Source: Children and Families Act 2014, Section 45(1)–(3).
Age alone is never a legal reason to end an EHCP. If the council says “the plan ends at 19” or “we don’t fund EHCPs after 18”, this is wrong in law.
Source: SEND Code of Practice, paragraph 9.200.
Common situations where the council may try to end the plan
Source: SEND Code of Practice, paragraphs 9.200–9.203; SEND Regulations 2014, Regulations 29–30.
The process the council must follow
Before ending an EHCP, the local authority must:
- Tell the young person (or parent, if under 18) that they are thinking about ending the plan
- Consult with the young person
- Consult with the head of the school or college named in the plan
- If they decide to end it, send a written notice that tells the young person:
- Their right to appeal to the SEND Tribunal
- The time limits for an appeal
- How to access mediation
- Where to get free advice (SENDIASS)
Source: SEND Code of Practice, paragraphs 9.205–9.206; SEND Regulations 2014, Regulations 31–32.
Source: Children and Families Act 2014, Section 45(4); SEND Code of Practice, paragraph 9.209.
🎯 7. What happens at 25
Age 25 is the absolute upper limit for an EHCP. But it is not as simple as “it ends on your 25th birthday”.
The rules
- An EHCP does not automatically end on the 25th birthday
- The council must still make a positive decision to end the plan — it does not just disappear
- If the young person is still in education when they turn 25, the EHCP can continue until the end of that academic year
- There is no right to keep an EHCP past 25 (or past the end of the academic year in which they turn 25)
Source: Children and Families Act 2014, Section 46.
There is no expectation that every EHCP will last until 25. Some young people will achieve their outcomes earlier.
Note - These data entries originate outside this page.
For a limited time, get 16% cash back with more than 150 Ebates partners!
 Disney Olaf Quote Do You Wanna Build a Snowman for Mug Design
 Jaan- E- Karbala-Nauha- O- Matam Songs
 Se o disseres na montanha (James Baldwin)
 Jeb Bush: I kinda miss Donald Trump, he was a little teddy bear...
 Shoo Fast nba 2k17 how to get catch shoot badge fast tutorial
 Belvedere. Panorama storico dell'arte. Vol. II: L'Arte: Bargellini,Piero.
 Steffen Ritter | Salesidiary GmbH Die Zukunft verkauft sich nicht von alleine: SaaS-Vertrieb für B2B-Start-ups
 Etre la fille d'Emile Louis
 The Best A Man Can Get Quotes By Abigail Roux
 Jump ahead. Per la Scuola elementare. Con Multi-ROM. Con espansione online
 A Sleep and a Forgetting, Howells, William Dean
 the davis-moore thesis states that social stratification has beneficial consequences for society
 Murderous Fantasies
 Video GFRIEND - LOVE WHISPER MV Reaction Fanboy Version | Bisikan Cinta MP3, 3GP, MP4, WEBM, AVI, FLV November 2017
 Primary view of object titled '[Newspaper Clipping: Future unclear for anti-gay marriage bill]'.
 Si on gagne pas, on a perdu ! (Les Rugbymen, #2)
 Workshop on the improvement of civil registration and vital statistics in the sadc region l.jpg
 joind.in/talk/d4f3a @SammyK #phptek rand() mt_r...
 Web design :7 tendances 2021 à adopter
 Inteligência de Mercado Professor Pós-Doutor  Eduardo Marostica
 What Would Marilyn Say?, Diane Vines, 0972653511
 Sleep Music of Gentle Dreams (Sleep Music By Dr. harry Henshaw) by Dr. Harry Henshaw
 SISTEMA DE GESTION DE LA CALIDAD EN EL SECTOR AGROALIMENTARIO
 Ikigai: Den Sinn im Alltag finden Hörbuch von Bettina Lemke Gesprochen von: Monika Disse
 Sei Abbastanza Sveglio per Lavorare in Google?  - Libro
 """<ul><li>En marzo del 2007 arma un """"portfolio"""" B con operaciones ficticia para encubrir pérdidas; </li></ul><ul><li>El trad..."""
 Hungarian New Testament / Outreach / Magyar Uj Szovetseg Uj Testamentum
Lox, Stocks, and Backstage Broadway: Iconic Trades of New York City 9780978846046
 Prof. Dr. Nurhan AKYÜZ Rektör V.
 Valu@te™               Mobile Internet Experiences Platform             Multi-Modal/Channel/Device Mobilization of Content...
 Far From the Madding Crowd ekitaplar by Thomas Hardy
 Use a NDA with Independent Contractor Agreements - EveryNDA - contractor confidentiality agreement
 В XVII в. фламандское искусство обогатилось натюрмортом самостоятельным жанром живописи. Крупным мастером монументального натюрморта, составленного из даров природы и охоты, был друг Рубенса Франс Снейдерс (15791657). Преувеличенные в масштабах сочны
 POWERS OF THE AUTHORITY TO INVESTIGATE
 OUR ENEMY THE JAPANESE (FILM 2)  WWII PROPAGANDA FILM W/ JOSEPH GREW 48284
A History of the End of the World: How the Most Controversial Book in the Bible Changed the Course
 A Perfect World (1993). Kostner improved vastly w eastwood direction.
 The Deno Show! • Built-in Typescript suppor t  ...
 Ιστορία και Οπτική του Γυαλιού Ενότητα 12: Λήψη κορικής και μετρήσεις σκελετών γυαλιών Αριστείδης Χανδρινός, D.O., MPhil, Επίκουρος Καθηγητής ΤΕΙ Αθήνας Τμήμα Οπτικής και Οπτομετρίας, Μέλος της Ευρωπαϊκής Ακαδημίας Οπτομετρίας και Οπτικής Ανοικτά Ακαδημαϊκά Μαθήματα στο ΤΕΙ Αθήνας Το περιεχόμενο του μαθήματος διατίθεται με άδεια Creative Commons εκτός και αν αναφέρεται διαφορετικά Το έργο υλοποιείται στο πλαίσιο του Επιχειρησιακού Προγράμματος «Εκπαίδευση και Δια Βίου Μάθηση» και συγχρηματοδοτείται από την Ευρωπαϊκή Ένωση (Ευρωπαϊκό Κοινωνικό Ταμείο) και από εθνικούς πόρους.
The right question is: does your child still need the special educational provision in the plan? If yes, the plan should continue. If the outcomes have been achieved and no further education is needed, the plan may properly end before 25.
Source: GOV.UK, “SEND: 19- to 25-year-olds’ entitlement to EHC plans.”
The final annual review
The last annual review before the EHCP ends is very important. It should plan:
- What adult care and support will continue (under the Care Act 2014)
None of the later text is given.